Step 4: Configure the service that will be using the MSA
The last step to using the MSA is to configure the service to use the account. You can do this through a couple of different ways - but the easiest is just to use the Services snap-in. When you add the account to the service, ensure that the account name has the $ at the end and leave the password blank.
One thing that you may notice is that if you click the Browse button in the service configuration dialog, the Service Accounts option shows up in the object picker.
If you decide to configure the service with the MSA through another means, such as SC.EXE, you need to ensure that you grant the MSA permissions to logon as a service. This is done through the SeServiceLogonRight, which can be applied in the local security policy or through a GPO on the server.
Managed Service Accounts are an interesting feature and I definitely think there is a need for them. However, much of what I have been seeing about MSAs is focused on how much money they will save you. Whenever something is automated, there is some cost savings (unless the management of the automation process itself is a bigger chore than manually administering the thing that you automated). But I think there is one shortcoming with the way MSAs have been implemented that limits its ability to help you saving money.
This shortcoming is that the account can only be used on one computer.
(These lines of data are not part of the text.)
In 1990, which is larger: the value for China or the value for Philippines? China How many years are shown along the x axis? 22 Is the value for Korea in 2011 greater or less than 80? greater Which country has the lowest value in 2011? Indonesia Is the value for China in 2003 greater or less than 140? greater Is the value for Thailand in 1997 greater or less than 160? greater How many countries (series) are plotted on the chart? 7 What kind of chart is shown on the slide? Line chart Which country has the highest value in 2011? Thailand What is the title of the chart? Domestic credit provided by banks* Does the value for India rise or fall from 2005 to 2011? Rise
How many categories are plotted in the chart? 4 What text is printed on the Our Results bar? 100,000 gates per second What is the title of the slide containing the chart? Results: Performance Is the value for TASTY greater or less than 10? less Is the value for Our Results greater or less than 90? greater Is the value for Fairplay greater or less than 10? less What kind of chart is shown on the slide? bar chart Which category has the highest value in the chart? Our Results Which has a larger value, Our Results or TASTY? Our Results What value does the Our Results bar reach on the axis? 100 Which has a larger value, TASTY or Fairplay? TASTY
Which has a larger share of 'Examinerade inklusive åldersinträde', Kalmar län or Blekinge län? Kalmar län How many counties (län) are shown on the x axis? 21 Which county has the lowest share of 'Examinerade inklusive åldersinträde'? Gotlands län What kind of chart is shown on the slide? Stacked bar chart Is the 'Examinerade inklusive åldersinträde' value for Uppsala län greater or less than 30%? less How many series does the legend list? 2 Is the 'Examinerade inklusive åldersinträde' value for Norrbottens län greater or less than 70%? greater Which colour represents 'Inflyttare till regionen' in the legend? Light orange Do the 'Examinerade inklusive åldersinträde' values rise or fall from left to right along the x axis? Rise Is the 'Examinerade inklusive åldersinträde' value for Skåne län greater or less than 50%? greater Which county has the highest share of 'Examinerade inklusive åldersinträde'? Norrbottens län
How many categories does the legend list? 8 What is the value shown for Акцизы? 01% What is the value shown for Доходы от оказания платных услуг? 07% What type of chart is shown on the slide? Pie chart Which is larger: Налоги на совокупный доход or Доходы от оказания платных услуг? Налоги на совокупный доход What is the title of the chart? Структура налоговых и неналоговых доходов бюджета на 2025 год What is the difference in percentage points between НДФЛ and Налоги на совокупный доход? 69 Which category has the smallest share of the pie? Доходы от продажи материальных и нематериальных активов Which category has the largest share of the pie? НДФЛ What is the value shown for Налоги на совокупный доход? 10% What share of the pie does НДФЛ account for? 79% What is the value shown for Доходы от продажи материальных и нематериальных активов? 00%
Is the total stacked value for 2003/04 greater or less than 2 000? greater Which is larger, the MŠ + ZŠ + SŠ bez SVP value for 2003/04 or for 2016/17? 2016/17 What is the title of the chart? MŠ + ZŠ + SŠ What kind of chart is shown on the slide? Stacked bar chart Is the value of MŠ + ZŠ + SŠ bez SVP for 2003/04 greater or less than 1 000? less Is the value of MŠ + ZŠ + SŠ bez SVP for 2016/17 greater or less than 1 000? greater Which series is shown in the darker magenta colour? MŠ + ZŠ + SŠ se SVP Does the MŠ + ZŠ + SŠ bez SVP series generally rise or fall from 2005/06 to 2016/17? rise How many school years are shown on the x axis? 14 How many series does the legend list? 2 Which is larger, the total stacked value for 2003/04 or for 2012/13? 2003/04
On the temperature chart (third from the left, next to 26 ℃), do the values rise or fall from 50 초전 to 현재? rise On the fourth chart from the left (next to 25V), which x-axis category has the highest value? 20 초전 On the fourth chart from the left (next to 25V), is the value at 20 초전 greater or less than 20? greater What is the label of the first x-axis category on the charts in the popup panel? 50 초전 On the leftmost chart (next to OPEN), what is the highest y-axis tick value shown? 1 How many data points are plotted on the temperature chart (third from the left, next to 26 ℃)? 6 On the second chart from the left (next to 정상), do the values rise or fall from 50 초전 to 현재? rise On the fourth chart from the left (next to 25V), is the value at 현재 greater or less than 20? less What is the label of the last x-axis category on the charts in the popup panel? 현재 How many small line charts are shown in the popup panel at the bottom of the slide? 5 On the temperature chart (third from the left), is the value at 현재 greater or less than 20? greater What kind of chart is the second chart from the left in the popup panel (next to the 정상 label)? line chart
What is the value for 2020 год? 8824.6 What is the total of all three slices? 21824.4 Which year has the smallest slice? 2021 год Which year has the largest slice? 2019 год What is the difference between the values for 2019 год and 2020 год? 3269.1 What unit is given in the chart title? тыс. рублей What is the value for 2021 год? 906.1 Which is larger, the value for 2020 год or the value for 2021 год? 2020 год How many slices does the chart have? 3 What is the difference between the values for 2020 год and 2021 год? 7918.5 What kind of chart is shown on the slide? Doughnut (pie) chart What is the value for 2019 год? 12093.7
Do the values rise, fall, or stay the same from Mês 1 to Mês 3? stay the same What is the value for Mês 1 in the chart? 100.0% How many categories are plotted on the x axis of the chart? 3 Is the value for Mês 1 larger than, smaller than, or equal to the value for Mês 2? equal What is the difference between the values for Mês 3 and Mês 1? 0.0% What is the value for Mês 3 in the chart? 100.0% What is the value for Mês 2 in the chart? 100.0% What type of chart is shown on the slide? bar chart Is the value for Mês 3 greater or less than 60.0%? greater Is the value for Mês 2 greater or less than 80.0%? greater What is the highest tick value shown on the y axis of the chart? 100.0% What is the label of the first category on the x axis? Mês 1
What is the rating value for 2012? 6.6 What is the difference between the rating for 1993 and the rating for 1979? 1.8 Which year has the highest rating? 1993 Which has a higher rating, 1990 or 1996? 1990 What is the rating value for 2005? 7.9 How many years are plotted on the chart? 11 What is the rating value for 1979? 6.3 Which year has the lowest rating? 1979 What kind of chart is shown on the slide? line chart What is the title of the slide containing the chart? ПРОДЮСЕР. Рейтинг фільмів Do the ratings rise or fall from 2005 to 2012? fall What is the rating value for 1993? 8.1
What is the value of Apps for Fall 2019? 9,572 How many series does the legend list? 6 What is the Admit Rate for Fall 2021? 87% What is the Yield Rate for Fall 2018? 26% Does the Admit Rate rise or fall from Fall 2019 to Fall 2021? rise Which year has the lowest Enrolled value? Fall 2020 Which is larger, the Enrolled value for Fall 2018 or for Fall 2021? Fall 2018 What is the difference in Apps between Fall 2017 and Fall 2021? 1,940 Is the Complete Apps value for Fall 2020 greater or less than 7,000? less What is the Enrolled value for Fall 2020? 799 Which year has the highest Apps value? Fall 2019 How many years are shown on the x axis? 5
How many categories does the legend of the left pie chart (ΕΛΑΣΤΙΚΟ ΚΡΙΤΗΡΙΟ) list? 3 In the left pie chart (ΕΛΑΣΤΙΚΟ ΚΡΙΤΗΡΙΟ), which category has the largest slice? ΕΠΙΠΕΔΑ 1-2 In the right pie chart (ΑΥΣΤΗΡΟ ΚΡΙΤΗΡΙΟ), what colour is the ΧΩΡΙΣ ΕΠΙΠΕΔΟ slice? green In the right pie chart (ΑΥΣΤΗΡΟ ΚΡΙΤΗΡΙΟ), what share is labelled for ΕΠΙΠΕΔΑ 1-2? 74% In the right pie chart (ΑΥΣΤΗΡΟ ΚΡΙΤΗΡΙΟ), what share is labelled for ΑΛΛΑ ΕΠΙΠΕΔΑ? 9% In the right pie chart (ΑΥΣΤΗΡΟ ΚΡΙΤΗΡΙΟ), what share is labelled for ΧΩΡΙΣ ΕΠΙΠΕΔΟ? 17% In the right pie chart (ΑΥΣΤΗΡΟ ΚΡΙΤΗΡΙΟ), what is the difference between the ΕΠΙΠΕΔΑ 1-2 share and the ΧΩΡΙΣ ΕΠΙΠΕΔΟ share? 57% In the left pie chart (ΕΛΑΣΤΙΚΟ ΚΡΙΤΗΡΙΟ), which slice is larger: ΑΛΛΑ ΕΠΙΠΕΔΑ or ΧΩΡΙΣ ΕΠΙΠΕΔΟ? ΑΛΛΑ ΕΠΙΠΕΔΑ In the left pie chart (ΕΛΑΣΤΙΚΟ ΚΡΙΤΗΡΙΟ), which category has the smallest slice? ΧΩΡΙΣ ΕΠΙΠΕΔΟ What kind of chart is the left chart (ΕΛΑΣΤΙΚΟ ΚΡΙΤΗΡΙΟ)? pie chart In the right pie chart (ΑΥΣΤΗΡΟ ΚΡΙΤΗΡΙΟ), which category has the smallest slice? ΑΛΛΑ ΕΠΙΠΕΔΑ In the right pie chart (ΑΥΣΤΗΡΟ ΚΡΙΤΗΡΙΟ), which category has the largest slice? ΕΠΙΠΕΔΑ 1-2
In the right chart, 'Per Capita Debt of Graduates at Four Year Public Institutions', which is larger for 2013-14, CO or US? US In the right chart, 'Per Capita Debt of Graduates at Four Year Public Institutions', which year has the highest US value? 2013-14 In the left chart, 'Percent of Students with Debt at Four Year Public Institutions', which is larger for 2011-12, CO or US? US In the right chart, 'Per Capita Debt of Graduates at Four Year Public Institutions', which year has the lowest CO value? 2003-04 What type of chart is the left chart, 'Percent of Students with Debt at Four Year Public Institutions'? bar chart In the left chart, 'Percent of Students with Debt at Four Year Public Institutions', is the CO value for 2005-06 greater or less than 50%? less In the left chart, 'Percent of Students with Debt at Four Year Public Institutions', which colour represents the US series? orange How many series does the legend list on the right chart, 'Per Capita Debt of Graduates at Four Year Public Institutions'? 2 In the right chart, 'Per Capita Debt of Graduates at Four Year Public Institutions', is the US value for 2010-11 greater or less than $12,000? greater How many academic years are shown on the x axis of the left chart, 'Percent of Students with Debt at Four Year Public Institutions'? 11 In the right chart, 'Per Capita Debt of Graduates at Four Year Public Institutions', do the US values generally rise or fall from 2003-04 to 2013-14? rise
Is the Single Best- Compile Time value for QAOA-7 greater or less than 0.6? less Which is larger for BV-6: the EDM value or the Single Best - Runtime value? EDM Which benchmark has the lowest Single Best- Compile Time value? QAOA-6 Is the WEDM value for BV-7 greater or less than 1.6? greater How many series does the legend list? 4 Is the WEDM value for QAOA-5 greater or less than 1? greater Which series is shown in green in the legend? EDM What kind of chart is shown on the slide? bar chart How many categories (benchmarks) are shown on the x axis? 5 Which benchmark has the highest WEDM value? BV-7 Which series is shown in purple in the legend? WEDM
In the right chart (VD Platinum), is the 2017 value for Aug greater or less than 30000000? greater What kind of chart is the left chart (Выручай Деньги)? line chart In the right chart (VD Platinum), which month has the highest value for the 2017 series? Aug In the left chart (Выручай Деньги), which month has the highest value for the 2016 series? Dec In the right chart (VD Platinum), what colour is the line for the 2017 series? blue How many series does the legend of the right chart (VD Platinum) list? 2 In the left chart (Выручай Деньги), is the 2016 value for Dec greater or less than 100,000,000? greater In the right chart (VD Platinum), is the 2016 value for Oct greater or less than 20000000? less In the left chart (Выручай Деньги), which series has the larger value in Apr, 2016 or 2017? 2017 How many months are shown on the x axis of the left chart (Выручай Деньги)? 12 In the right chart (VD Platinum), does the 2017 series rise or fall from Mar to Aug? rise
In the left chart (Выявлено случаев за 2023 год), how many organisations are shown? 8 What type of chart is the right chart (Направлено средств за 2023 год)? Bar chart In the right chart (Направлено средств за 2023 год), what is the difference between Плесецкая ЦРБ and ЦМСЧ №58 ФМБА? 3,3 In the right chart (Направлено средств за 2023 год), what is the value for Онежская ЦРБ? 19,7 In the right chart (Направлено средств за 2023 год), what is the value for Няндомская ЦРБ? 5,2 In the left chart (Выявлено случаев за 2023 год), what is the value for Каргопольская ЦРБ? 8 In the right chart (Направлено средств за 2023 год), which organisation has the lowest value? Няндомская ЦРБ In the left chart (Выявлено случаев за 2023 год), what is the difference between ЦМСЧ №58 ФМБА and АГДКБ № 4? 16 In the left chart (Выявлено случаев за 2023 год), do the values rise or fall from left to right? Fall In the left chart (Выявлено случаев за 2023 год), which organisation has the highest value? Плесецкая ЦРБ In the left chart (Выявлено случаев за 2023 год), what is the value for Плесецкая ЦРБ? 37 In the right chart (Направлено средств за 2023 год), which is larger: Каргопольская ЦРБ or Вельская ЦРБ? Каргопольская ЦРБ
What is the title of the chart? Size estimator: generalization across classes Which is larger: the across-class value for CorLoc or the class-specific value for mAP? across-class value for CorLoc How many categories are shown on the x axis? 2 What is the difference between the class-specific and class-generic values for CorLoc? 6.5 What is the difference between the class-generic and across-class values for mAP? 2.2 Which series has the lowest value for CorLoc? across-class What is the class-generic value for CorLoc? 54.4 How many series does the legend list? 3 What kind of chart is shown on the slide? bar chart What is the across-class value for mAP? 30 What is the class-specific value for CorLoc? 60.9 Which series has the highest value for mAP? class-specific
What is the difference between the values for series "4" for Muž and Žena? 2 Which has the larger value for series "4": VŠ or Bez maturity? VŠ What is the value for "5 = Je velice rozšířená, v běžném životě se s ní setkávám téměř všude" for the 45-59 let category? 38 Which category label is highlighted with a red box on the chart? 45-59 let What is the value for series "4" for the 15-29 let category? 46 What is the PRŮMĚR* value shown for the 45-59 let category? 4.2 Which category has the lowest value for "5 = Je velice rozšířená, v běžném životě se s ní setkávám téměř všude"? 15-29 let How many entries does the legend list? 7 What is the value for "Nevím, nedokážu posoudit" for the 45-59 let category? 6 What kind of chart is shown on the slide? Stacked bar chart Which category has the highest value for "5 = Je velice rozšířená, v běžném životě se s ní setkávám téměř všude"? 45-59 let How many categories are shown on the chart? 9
How does this limit cost-savings? First ask yourself how service accounts are costing you bucks. Some might say that your admins waste time updating service account passwords. I think that argument is a red herring. If admins have to update service account passwords across multiple computers every couple of months that may cost you a few bucks. So you can spend some more money and buy some 3rd party software to take care of it for you, or you can take the “cost avoidance” approach. You know what I mean - use the “Password never expires” check box for your service accounts. A lot of people take the route of setting an obscenely large password length policy for your service accounts and not think about changing them. Granted, this offers a false sense of security in many ways, but hey - a longer complex password is harder to guess and takes longer to brute force.
However, if you are using shared service accounts and if you do change the password regularly, I do think there is some cost savings. But it’s not exactly in admin time - rather it’s in the server outages incurred by mistyped passwords or servers that the admin forgot to update the password on. The real damage happens when something causes those services to restart - this could be days or weeks from when you changed the service account password, so you may not immediately realize that the incorrect password is preventing the server from functioning. So I think you can get some cost savings by automating shared service accounts. However, MSAs can’t be shared between servers - therefore, no cost savings in this scenario.
So what’s the benefit, then? I think the benefit lies more with security than with cost savings. There are two primary reasons that I believe this. First, if you have a service running on one server, you can implement an MSA and have the password changed regularly. Changing passwords on a regular basis is one way to increase security. But the second and most impactful reason why MSAs boost security is that admins will no longer be able to logon interactively with service accounts. Sure, you can prevent this with GPOs now, but that process can be circumvented. On the other hand, with MSAs, it’s basically a computer account and the admin doesn’t know the password. I think there is a great benefit with that.
To sum it all up - Managed Service Accounts are good and I am definitely a fan. I do think however, that there could be some improvements that would make them more effective - namely, allowing MSAs to be shared across multiple servers.